• _ФРАГМЕНТ ДОКУМЕНТА_:
########################################

Возможно, я и нахожусь под влиянием немецких философов, которых вы упомянули — это нужно анализировать. Но разве немецкое влияние в философии столь одиозно? Я бы, пожалуй, согласился с тем, что вы сказали о французской философии, с одной только оговоркой: французская философия оказалась неспособной отделить однозначность языка от универсальности передаваемой мысли — он лишь считала, что может сделать это. Я бы сказал, что с чем французская философия и смогла справиться (и, несомненно, не только французская, но и определенная форма философии в целом), так это с возможностью прозрачного, однозначного и в принципе универсально переводимого дискурса. Как таковой философский дискурс всегда предстает как самостирание перед высказываемым, перед истиной, перед сущностью, перед содержанием, перед смыслом и т.д. Философский дискурс и правда стремится к этому, где бы он ни работал, и это определяет эффекты в его частичных успехах и необходимых неудачах. Таким образом, я здесь не выдвигаю никакого спроектированного философского дискурса. Потому я и начал свой доклад перед Французский философским обществом с заявления о том, что я не предлагаю дискурс философского типа. Как следствие, если философия, являясь означающим текстом, несет на себе эту мету самостирания перед означаемой истиной, содержанием, присутствием смысла бытия и проч., то я здесь предлагаю об этой мете поставить вопрос. И я могу это сделать лишь вписывая ее (во всех смыслах этого слова), т.е. выходя за пределы философского дискурса и осуществляя письмо текста, который, боюсь, не сможет стереть себя целиком и полностью перед тем, что я говорил. Он требует, добивается и порой даже получает — и я благодарен вам за то, что вы доказали это своим вмешательством — «разделенного» внимания, если воспользоваться вашим словом.

########################################

• _СОБРАННЫЕ ДАННЫЕ_:

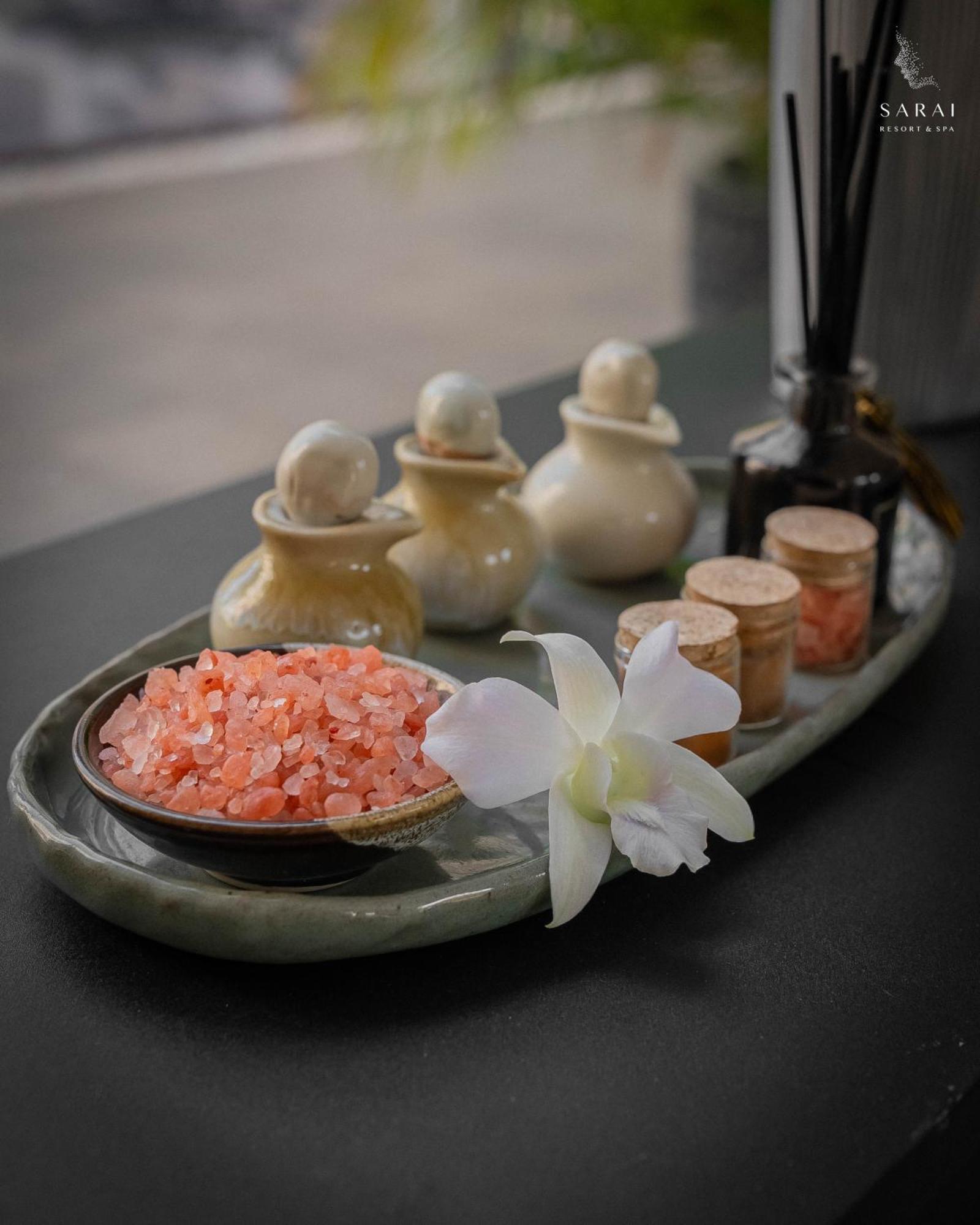 Sarai And Wander Hotel Siem Reap Exterior photo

########################################

• _ЦЕЛЬ УПРАЖНЕНИЯ_:
Переведите, пожалуйста, на английский язык предложение из фрагмента документа выше: «Таким образом, я здесь не выдвигаю никакого спроектированного философского дискурса».

• _ОТВЕТ_:
Thus, I am not putting forward any designed philosophical discourse here.